Sosyal Hizmetler Çocuk Esirgeme Kurumu (SHÇEK) Genel Müdürlüğü olarak uzun süredir uygulamaya koyduğumuz yeni projelerle korunmaya muhtaç çocuk ve gençlerin evlerinde bakımları konusunda yeni ve dev adımlar attık. Önce “eve dönüş” ismiyle yurt ve yuvalarda ekonomik nedenlerle koruma ve bakım altında olup da ailesi olanların desteklenerek evlerine kazandırıldığı proje başarılı bir şekilde uygulandı. Konya’da bugüne kadar 148 çocuk ve genç ailesinin yanına döndürüldü. Ayrıca sadece ekonomik gerekçe ile hiçbir çocuğu yurt ve yuvaya almıyor , onları ailelerinin yanında destekliyoruz.
Döndürülebilecek ailesi olmayan çocuklarımızı evlatlık, koruyucu aile, gönüllü aile gibi formüllerle yine aile ortamına döndürmek için bütün gayretimizle çalışıyoruz.
Belki bunlardan daha önemlisi uygulamaya 2007 Haziranında başladığımız “Aileye aile içinde yardım “ projesi. Sosyal hizmetlerin üç ana uygulama kademeleri var:
İyileştirici, geliştirici
Koruyucu ,önleyici
Tedavi ve rehabilite edici
En faydalı, en gerekli hizmet basamağı tabii ki iyileştirici , geliştirici hizmetlerimiz. Bu anlam da “Aileye aile içinde yardım” uygulaması bizim hizmetlerimizin temeli. Aile Danışma Merkezimize her türlü intikal eden tüm ailelerimize bu anlamda yardımcı oluyoruz.
Milli Eğitim de Halk eğitim görevlileri, Sağlıkta Açsap’lar ve ebeler, belediyelerimizin meslek edindirme kursları, Shçek te Aile danışma merkezleri önce kadınlarımızdan başlayarak tüm ailenin eğitimi adına çok güzel işler yapıyorlar. Bu kuruluşlarımız “eğitim adına ulaşmadığımız kadın ve aile kalmayacak” hedefiyle koordinasyon halinde büyük bir proje başlatabilirler.
Aile dediğimiz bu önemli kurumu oluştururken çok itinalı ve dikkatli davranmalıyız. Eş adayları birbirlerini iyi tanımalı ve her açıdan birbirlerine yakın insanlar olmalıdır.

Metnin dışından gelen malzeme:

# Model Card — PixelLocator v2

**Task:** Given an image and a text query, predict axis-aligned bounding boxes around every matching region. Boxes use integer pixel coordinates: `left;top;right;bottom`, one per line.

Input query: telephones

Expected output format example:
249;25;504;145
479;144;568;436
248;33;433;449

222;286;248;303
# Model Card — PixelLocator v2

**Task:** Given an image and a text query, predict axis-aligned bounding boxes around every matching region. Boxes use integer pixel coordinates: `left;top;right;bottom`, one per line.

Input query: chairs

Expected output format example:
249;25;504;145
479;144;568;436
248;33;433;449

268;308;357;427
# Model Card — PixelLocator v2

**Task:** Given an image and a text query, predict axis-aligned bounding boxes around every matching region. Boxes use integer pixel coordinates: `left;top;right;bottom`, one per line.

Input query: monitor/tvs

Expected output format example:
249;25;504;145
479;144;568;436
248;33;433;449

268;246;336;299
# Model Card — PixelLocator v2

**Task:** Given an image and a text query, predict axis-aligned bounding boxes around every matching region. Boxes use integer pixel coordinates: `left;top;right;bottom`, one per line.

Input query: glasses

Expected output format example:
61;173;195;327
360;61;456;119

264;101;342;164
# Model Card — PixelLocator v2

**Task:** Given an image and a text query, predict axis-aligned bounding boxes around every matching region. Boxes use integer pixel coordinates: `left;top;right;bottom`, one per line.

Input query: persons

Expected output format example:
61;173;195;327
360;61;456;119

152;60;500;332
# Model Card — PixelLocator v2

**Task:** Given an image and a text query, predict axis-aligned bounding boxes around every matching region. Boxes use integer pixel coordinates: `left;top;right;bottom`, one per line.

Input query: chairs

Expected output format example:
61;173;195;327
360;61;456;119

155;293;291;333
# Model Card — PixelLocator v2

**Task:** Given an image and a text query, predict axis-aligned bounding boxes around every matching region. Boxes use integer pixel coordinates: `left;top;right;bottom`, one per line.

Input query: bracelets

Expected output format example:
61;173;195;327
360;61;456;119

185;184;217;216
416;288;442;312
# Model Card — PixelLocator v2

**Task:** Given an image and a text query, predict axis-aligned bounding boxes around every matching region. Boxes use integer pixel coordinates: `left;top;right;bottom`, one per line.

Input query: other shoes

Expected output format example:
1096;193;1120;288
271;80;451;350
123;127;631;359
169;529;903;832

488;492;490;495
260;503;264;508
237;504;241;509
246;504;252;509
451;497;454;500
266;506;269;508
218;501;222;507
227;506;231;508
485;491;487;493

Aile mutluluğu için 9 S temel alışkanlığımız olmalıdır. Bu 9 S; sohbet birliği, sofra birliği, seyahat birliği, sayfa birliği, seccade birliği (inanç), sevgi birliği, samimiyet birliği, sistem birliği ve sabır birliğidir. Eşinizle çocuklarınızla sabah kahvaltısı ve akşam yemeğini birlikte yemek çok önemlidir. Aile fertleri ile birlikte seyahate çıkmamız birbirimize olan sevgi ve saygıyı artıracaktır. Ailemizde sayfa birliği oluşturmak için her gün belirli zaman diliminde televizyonu, bilgisayarı kapatıp , beraber kitap okumalıyız. Evliliğin yürümesi için inanç birliğinin de sağlanması gerekiyor. İnsanların maddi ihtiyaçlarının olduğu gibi manevi ihtiyaçları da var.
Tabii ki ailenin temeli sabır. TÜİK İstatistiklerinin ortaya koyduğu ilginç tespitlerden biri , boşanmaların yüzde 42.6’sının evliliğin ilk 5 yılı içinde gerçekleştiğine yönelik.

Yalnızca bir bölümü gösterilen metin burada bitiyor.